Rock Impressions
 

INTERVIEW WITH TANGENT (italian version)
by Giancarlo Bolther

Can you describe to us how have you met and how is born your collaboration?
Well… actually we didn’t all meet at the time. I met Jonas Reingold AFTER we had made the album, although Po90 had done gigs supporting the Flower Kings.

I remember that into the booklet of Unbranded i've found various references to the Flower Kings and now here you are with half of that band playing together, a dream come true?
Yes, absolutely. They are fabulous musicians, and people who I respected the first time I saw them. To have members of such a band helping me is a great honour, and was a superb learning experience. It’s true, I’d already quoted them on the Unbranded album, largely because their music had helped me when I was very ill a few years ago. Every time I hear their music I feel uplifted.

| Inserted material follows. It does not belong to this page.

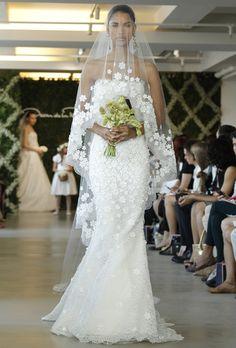 Um show de deslumbramento: conheça os vestidos de noiva Oscar de La Renta 2013 - Clique para ler o post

Can you tell me something about the origin of The Music That Died Alone and how did you realize it?
2 years ago the songs were all part of a solo project that just got "out of hand". Initially, I just wanted to do some music outside my normal field, do something that was actually more "Progressive" (note the CAPITAL P), and more instrumentally complex than Po90. I wanted to make a great "English Progressive Rock Album". I’d heard (and really enjoyed) the new wave of progressive bands like Anglagard, The Flower Kings and Spock’s Beard, Transatlantic etc. It just seemed there was room for a little of that "Englishness" and that’s where I started to work…. As the different musicians became involved, the whole piece began to change and develop a life of its own, It was in effect, an album that was making itself!!. It involved sending recordings all around northern Europe, assembling, dis-assembling and re-assembling all the pieces on different recording systems. Somehow it all managed to work, and some of us are still trying to understand HOW???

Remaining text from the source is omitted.